■ AIM OF THE EXERCISE
Please copy the text of every entry below word for word, leaving out the pictures.

- - - - - - -

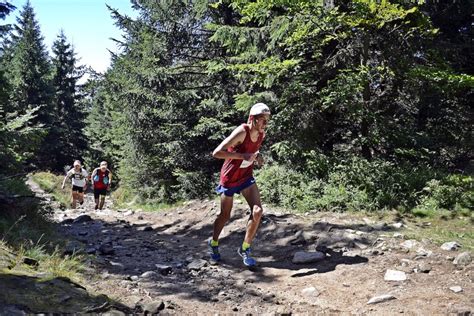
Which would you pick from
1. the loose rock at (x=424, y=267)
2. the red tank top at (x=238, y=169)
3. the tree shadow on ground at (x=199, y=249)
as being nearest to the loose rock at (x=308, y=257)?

- - - - - - -

■ RESULT BELOW
Which would you pick from
1. the loose rock at (x=424, y=267)
2. the red tank top at (x=238, y=169)
3. the tree shadow on ground at (x=199, y=249)
as being nearest to the loose rock at (x=308, y=257)?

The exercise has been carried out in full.